▶ Article

April 18, 2004
Cult Experience: The Worldwide Church of God
Part 1: Why Did I Get Involved?
Doctrinal Pull - Death Without Torture - Hell, Mortality and Resurrection
This is my belief about death now (not so much the part about life after death but the part about rest):
Herbert W. Armstrong's life-after-death doctrines were very important early on in leading me into his belief system. As a teenager interested in the Bible, a critical issue to me was the horror of the traditional Christian idea of hell. Armstrong offered an annihilationist vision of hell that appeared to be more just. (2)
Nowadays, Armstrong's view of hell still seems more just to me, but not any more true than the orthodox version. In this section I am going to concentrate on criticizing the traditional idea of hell in order to contrast it later with Armstrong's idea. I studied the arguments presented by the Worldwide Church of God concerning hell when I first started reading Armstrong's literature. But years later, towards the end of my time in the Church, I had to deal with it all over again when the Church leadership tried to introduce the traditional Christian doctrine.

▶ Supplied information
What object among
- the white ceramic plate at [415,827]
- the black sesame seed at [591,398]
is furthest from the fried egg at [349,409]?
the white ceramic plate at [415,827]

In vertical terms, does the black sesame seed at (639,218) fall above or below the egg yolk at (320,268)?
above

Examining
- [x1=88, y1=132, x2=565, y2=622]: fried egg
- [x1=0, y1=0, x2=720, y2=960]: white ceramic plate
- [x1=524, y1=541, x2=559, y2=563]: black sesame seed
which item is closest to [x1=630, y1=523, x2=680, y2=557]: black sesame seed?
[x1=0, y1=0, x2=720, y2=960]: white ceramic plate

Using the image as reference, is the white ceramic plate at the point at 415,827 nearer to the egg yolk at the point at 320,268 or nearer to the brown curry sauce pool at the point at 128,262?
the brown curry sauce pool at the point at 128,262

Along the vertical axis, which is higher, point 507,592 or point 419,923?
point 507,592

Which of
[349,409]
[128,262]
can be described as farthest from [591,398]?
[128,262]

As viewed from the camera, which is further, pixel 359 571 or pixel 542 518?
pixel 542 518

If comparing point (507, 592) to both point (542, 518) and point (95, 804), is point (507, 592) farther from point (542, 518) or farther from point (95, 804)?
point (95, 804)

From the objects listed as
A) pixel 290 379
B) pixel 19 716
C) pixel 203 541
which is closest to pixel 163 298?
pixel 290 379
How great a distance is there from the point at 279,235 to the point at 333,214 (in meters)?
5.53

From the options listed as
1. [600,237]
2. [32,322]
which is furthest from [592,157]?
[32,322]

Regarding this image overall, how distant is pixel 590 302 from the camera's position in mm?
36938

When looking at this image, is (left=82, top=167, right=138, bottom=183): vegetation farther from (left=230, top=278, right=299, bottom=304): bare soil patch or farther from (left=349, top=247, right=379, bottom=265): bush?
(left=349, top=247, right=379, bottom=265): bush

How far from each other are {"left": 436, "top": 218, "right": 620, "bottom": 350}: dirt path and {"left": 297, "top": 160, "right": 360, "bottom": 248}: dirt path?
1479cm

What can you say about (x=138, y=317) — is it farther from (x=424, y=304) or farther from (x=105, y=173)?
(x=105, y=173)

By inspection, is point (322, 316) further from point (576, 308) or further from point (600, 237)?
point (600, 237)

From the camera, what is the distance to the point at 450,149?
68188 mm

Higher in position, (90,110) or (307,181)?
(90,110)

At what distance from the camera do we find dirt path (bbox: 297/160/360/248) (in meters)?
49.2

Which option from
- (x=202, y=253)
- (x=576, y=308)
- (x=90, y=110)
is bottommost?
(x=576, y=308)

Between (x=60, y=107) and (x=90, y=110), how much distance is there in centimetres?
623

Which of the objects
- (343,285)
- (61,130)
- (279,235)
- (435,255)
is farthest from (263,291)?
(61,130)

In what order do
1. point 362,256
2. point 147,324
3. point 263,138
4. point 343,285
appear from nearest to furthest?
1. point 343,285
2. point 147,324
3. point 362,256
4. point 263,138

▶ The tasks
[1] Reproduce the part of the Worldwide Church of God essay that begins at the words "Doctrinal Pull - Death" and ends after "more just. (2)".
[2] Pick up the Worldwide Church of God essay after its last sentence and keep writing.

▶ Results by task
[1]
Doctrinal Pull - Death Without Torture - Hell, Mortality and Resurrection
This is my belief about death now (not so much the part about life after death but the part about rest):
Herbert W. Armstrong's life-after-death doctrines were very important early on in leading me into his belief system. As a teenager interested in the Bible, a critical issue to me was the horror of the traditional Christian idea of hell. Armstrong offered an annihilationist vision of hell that appeared to be more just. (2)

[2]
In my view, both Armstrong's doctrine and traditional Christian doctrine can be argued back and forth based on the Bible. Now, as a deist, I prefer Job's statement about death as a rest quoted above, which also happens to be in the Bible of course. The point I would like to make is that biblical arguments are not going to settle the issue, except to cast doubt on the Bible - and that doubt needs to be acknowledged. So any biblical arguments I present in favor of Armstrong's view are not going to be completely satisfying; they are only to show that his views on hell are valid - actually in the Bible - not that they are true.
Already, you can see a biblical annihilationist argument in Job's statement, which seems to say that death is an escape from suffering rather than the beginning of greater suffering. Death brings relief for when we have had enough and our time has come. The point by the way is not to bring up the subject of suicide, since suicide should be discouraged and prevented. Suffering is part of life, but there are other ways to relieve much suffering. Life has more value than death, and we live with obligations to those who love us.
I would never claim to know there is not some type of punishment after death for some. I don't know. I also have doubts about the immortality of the soul or the continuation of consciousness after death, or the resurrection. But I don't claim to know the unknowable - like those who insist on the traditional doctrine of hell. I know it's unjust. And I know the probability is high that is was constructed by people to control other people.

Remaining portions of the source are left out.